Not interested

Studies are appearing that reveal that there are significant numbers of people who are not only unaffiliated religiously but also don’t really care. Call them the not-spiritual-not-religious.


Cathy Lynn Grossman writes this piece for the Religion News Service that appeared in the Washington Post:

When Ben Helton signed up for an online dating service, under “religion” he called himself “spiritually apathetic.”

On Sunday mornings, when Bill Dohm turns his eyes toward heaven, he’s just checking the weather so he can fly his 1946 Aeronca Champ two-seater plane.

Helton, 28, and Dohm, 54, aren’t atheists. They simply shrug off God, religion, heaven or the ever-trendy search-for-meaning and/or purpose. Their attitude could be summed up as “So what?”

“The real dirty little secret of religiosity in America is that there are so many people for whom spiritual interest, thinking about ultimate questions, is minimal,” said Mark Silk, professor of religion and public life at Trinity College in Hartford, Conn.
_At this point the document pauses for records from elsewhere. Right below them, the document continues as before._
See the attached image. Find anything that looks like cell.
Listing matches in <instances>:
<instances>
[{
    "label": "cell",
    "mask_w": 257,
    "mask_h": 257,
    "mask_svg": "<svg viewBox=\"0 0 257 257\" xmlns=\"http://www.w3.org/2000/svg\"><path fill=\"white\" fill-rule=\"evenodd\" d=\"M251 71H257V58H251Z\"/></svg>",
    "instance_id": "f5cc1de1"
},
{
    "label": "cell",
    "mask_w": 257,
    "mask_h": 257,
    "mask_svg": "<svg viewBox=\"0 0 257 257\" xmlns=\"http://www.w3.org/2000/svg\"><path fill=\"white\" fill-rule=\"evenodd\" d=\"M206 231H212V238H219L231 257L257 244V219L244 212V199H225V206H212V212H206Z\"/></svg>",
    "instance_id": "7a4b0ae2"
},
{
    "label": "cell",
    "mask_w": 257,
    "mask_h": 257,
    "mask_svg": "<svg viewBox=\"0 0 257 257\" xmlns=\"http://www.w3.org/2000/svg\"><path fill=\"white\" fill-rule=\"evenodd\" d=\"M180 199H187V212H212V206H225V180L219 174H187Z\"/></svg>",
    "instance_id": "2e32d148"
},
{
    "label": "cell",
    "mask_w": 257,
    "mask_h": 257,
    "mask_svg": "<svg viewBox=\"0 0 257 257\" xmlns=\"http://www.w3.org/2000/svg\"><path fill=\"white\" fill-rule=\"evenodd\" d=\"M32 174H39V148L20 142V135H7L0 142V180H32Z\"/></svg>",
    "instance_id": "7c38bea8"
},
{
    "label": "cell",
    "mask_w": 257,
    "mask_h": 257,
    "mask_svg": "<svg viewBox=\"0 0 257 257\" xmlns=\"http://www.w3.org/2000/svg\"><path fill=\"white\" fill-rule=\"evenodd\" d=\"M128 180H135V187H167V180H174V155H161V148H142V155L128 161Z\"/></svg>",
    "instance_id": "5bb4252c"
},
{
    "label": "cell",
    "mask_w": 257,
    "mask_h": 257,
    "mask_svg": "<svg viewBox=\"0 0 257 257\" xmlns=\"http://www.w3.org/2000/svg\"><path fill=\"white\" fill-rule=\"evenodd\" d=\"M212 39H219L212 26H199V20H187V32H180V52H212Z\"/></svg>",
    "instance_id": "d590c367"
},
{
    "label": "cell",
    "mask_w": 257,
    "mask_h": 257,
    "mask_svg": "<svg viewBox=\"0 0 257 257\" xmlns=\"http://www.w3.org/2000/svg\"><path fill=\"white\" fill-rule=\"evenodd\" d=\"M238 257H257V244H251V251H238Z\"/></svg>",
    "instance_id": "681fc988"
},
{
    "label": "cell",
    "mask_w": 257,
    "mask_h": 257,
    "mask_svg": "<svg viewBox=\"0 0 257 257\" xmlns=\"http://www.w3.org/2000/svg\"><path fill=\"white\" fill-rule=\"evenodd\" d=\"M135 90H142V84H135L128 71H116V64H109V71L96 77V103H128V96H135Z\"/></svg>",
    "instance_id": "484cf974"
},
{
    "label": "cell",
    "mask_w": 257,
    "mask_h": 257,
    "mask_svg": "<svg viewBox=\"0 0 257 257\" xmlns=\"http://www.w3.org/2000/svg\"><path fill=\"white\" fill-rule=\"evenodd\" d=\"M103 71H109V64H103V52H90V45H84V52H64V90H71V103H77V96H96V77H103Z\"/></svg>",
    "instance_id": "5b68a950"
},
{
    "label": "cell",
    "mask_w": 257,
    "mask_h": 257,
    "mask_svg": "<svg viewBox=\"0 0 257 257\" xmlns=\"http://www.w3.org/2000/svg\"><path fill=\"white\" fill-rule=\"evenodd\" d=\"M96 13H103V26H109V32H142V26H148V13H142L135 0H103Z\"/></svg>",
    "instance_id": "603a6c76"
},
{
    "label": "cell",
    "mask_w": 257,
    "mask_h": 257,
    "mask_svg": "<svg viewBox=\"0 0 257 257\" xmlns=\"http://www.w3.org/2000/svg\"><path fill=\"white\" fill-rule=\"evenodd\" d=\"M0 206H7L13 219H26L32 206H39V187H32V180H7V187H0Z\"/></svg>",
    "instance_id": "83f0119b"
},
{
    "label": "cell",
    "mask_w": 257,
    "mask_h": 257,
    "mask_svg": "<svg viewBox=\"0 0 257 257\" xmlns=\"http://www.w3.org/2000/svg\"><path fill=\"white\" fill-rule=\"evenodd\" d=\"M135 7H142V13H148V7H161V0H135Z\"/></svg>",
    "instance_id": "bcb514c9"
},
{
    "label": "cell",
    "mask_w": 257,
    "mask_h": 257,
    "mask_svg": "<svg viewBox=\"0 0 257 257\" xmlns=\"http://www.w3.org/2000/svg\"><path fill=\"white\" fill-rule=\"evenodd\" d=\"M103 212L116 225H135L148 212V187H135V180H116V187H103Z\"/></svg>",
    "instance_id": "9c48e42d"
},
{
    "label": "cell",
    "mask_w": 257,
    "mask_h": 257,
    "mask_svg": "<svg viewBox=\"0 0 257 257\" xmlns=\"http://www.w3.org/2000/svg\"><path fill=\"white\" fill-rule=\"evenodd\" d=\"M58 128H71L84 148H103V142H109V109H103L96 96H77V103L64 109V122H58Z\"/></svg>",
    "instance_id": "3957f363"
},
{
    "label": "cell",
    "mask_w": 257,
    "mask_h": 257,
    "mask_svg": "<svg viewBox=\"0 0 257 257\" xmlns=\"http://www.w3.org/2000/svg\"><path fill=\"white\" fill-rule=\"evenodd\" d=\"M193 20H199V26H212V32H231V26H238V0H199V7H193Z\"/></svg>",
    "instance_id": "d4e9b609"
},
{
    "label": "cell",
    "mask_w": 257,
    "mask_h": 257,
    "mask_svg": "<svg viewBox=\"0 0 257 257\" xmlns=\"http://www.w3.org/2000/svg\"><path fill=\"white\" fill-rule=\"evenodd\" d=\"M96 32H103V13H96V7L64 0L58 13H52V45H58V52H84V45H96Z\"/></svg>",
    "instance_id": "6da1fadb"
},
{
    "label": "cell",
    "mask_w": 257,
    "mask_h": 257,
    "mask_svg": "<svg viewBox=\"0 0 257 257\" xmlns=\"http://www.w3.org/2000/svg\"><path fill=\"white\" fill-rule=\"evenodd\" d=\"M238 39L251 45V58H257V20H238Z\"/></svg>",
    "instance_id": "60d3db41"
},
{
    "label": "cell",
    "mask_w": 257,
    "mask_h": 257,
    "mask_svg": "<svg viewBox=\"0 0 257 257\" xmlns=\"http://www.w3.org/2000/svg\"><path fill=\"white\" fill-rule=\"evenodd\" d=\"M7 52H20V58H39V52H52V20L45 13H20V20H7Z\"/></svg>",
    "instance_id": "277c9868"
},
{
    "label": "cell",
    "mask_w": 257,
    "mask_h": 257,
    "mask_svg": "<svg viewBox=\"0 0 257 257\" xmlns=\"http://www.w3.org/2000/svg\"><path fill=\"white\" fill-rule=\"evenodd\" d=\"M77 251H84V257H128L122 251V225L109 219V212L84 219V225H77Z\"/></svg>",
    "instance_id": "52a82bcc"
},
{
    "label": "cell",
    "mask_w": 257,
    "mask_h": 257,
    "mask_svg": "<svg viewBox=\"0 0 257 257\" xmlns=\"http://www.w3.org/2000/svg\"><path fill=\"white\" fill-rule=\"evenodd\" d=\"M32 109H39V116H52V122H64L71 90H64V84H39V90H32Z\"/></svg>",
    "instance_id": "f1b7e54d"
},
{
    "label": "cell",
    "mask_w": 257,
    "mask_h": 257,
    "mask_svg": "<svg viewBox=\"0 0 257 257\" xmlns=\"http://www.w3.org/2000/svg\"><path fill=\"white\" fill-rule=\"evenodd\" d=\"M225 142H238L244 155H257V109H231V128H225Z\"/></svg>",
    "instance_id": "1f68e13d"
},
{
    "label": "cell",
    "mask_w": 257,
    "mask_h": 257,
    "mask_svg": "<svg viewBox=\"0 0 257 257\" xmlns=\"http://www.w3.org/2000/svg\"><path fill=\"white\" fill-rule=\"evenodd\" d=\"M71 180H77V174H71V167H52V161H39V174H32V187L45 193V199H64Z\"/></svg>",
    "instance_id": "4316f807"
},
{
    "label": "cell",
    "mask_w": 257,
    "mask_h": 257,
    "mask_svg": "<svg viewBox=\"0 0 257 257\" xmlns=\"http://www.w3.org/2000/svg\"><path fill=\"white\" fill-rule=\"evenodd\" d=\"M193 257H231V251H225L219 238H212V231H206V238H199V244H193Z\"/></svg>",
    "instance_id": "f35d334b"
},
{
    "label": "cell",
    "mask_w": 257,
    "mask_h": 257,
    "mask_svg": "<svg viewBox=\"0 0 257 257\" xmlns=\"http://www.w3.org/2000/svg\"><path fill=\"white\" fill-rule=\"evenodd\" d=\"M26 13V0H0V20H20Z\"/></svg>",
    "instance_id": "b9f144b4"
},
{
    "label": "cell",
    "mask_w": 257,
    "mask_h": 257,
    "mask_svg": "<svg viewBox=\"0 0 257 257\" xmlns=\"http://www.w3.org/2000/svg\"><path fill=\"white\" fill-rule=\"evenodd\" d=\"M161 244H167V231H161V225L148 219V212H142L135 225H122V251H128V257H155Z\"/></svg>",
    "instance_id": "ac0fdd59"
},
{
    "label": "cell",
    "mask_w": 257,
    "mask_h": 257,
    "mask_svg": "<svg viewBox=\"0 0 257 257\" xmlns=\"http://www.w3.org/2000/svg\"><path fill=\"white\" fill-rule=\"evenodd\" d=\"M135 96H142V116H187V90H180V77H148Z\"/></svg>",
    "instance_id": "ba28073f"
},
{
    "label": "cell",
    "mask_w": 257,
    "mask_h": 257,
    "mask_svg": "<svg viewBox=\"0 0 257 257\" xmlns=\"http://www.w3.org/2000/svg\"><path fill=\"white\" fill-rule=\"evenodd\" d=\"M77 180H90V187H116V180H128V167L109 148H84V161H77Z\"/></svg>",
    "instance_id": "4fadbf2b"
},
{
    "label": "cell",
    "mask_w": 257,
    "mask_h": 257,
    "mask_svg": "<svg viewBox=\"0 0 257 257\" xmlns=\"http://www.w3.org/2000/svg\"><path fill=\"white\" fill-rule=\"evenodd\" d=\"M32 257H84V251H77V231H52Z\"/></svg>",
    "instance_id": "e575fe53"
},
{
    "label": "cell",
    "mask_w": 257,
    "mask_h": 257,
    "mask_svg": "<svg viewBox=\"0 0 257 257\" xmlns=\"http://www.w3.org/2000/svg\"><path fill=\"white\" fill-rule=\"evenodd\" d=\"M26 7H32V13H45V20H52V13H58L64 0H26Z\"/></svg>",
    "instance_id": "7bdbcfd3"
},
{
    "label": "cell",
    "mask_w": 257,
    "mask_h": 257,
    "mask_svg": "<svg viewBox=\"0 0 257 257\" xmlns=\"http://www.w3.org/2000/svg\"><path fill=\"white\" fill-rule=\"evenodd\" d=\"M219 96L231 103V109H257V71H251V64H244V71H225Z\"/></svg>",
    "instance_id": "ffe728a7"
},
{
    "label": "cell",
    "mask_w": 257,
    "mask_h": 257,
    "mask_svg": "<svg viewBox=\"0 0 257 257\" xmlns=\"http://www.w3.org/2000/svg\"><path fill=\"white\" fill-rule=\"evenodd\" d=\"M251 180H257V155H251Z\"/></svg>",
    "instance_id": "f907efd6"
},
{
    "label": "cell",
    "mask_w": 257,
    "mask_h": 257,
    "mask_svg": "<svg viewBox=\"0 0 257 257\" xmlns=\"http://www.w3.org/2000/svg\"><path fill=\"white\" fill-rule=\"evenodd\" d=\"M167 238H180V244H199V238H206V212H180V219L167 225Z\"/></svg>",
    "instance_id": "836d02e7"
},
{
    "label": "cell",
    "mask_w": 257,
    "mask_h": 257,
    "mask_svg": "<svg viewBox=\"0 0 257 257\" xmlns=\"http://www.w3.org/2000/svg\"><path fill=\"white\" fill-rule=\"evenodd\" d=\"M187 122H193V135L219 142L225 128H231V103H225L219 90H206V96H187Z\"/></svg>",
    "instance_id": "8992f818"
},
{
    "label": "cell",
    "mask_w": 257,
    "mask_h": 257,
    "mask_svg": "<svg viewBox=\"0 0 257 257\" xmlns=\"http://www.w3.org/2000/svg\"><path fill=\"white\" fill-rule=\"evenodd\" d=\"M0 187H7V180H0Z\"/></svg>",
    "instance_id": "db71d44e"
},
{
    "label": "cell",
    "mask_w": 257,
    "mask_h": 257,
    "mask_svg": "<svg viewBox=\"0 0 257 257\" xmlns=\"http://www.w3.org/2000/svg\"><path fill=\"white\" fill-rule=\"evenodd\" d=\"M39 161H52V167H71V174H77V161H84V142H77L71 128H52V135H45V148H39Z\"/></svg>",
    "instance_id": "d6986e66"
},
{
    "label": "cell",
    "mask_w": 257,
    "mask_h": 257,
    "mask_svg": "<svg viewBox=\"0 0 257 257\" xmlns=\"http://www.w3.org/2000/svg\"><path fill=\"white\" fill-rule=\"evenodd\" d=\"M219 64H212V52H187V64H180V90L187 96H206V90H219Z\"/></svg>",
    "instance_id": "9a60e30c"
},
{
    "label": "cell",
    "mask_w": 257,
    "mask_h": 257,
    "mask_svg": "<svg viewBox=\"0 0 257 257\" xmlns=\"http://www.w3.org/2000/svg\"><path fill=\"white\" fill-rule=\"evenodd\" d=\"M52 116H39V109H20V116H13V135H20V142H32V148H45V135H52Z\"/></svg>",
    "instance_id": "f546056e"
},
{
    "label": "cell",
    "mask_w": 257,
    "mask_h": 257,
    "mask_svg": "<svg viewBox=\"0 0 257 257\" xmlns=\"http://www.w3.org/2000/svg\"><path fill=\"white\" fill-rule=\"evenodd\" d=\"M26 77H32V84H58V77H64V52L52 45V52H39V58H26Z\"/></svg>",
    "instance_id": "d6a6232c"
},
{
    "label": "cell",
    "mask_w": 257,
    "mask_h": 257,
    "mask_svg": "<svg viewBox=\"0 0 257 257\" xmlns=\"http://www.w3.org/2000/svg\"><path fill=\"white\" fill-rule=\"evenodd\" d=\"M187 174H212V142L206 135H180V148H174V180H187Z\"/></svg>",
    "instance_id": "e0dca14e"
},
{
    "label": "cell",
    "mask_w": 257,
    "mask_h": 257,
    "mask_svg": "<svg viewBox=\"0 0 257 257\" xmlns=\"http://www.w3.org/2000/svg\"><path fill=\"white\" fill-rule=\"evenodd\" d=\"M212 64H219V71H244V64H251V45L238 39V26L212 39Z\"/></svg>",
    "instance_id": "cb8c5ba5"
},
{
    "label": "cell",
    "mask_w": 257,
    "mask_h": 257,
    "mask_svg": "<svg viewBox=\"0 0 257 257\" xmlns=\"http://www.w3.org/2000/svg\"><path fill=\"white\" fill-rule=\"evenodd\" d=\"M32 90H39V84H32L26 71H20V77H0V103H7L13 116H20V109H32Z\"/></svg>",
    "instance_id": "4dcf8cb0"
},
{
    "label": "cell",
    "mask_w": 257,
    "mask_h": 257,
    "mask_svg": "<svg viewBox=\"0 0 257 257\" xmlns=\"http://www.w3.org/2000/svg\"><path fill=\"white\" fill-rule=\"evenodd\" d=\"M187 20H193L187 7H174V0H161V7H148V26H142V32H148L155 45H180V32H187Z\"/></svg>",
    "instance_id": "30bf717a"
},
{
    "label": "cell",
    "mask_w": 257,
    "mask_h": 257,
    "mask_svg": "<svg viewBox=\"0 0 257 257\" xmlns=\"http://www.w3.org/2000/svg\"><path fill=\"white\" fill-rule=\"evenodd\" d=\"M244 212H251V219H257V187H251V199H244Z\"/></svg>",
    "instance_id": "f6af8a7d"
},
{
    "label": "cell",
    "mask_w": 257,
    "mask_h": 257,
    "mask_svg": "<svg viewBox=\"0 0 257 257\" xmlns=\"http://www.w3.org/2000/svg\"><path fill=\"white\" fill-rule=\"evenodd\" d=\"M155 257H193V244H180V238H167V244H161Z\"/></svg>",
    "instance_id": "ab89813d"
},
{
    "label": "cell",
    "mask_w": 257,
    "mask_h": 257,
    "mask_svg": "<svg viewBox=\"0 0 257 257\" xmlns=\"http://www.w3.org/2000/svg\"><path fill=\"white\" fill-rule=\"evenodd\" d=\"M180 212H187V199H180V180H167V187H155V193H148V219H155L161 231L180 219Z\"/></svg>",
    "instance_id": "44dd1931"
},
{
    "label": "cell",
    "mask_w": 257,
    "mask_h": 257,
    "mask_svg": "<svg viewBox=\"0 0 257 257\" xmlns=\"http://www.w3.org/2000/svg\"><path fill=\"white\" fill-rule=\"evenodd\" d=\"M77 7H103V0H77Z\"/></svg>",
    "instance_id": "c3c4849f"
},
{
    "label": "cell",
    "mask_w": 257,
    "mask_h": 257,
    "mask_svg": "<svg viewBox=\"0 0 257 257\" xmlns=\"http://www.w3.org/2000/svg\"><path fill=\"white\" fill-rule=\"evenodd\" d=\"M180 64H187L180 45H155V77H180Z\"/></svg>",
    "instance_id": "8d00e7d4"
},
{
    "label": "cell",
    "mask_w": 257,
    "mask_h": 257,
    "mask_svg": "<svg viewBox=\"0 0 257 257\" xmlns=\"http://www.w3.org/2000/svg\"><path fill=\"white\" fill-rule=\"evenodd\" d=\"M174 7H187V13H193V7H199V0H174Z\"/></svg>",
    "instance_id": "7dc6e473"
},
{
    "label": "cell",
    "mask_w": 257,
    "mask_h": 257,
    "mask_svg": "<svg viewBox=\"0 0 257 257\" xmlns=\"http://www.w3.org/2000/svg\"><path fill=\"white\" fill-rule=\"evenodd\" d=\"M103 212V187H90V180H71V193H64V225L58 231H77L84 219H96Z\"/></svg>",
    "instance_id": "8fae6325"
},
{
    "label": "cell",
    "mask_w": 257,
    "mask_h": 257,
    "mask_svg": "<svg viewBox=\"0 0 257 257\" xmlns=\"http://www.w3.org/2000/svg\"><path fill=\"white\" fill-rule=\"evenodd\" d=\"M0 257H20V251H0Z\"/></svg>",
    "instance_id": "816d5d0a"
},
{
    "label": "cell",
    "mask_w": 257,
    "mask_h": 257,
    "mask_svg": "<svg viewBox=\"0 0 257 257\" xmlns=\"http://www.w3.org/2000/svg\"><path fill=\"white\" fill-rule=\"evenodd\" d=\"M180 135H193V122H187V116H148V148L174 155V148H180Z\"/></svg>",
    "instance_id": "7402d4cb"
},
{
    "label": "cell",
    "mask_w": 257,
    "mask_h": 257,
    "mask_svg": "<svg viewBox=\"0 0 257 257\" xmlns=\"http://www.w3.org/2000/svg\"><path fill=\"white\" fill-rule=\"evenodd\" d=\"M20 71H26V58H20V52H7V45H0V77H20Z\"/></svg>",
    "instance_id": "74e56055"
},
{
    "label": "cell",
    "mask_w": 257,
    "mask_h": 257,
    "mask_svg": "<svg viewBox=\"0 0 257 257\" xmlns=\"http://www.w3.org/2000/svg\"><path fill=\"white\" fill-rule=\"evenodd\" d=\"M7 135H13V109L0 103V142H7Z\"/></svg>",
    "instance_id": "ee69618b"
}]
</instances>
According to Grossman, here is what researchers have turned up when they fine-tuned their studies to discover what the “So What” set, as she calls it, might look like:

— 44 percent told the 2011 Baylor University Religion Survey they spend no time seeking “eternal wisdom,” and 19 percent said “it’s useless to search for meaning.”

— 46 percent told a 2011 survey by Nashville, Tenn.-based LifeWay Research that they never wonder whether they will go to heaven.

— 28 percent told LifeWay “it’s not a major priority in my life to find my deeper purpose.” And 18 percent scoffed at the idea that God has a purpose or plan for everyone.

— 6.3 percent of Americans turned up on Pew Forum’s 2007 Religious Landscape Survey as totally secular — unconnected to God or a higher power or any religious identity and willing to say religion is not important in their lives.